▶ [TASK REQUIREMENTS]: Put the items below into a JSON list of strings, with one string for each line. Leave out the blank lines.

_ _ _ _ _

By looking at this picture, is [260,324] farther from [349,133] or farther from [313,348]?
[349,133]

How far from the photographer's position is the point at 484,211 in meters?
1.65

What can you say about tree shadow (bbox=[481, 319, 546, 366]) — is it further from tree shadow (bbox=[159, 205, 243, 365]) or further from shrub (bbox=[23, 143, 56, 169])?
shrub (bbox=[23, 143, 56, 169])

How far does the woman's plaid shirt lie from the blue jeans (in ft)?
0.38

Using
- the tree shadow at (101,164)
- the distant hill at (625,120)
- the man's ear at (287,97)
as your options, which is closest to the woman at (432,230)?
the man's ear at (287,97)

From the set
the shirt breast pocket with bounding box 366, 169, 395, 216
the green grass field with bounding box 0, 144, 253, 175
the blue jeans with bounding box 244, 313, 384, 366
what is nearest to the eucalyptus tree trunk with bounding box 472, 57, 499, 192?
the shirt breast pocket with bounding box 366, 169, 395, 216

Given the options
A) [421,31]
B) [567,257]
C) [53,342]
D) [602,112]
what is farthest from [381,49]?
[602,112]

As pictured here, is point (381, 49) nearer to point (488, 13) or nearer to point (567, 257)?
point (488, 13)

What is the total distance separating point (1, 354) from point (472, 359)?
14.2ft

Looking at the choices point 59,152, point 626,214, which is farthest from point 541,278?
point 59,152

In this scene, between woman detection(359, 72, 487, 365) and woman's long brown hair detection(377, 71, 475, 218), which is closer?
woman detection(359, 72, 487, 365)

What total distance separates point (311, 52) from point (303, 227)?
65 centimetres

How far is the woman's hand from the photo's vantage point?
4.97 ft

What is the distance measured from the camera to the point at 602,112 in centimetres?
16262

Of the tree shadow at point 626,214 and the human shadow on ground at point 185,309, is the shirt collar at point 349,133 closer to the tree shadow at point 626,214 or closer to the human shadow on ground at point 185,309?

_ _ _ _ _

▶ [THE RESPONSE]:
[
  "By looking at this picture, is [260,324] farther from [349,133] or farther from [313,348]?",
  "[349,133]",
  "How far from the photographer's position is the point at 484,211 in meters?",
  "1.65",
  "What can you say about tree shadow (bbox=[481, 319, 546, 366]) — is it further from tree shadow (bbox=[159, 205, 243, 365]) or further from shrub (bbox=[23, 143, 56, 169])?",
  "shrub (bbox=[23, 143, 56, 169])",
  "How far does the woman's plaid shirt lie from the blue jeans (in ft)?",
  "0.38",
  "Using",
  "- the tree shadow at (101,164)",
  "- the distant hill at (625,120)",
  "- the man's ear at (287,97)",
  "as your options, which is closest to the woman at (432,230)?",
  "the man's ear at (287,97)",
  "From the set",
  "the shirt breast pocket with bounding box 366, 169, 395, 216",
  "the green grass field with bounding box 0, 144, 253, 175",
  "the blue jeans with bounding box 244, 313, 384, 366",
  "what is nearest to the eucalyptus tree trunk with bounding box 472, 57, 499, 192?",
  "the shirt breast pocket with bounding box 366, 169, 395, 216",
  "Given the options",
  "A) [421,31]",
  "B) [567,257]",
  "C) [53,342]",
  "D) [602,112]",
  "what is farthest from [381,49]?",
  "[602,112]",
  "As pictured here, is point (381, 49) nearer to point (488, 13) or nearer to point (567, 257)?",
  "point (488, 13)",
  "What is the total distance separating point (1, 354) from point (472, 359)?",
  "14.2ft",
  "Looking at the choices point 59,152, point 626,214, which is farthest from point 541,278?",
  "point 59,152",
  "In this scene, between woman detection(359, 72, 487, 365) and woman's long brown hair detection(377, 71, 475, 218), which is closer?",
  "woman detection(359, 72, 487, 365)",
  "What total distance separates point (311, 52) from point (303, 227)?",
  "65 centimetres",
  "How far is the woman's hand from the photo's vantage point?",
  "4.97 ft",
  "What is the distance measured from the camera to the point at 602,112 in centimetres?",
  "16262",
  "Of the tree shadow at point 626,214 and the human shadow on ground at point 185,309, is the shirt collar at point 349,133 closer to the tree shadow at point 626,214 or closer to the human shadow on ground at point 185,309?"
]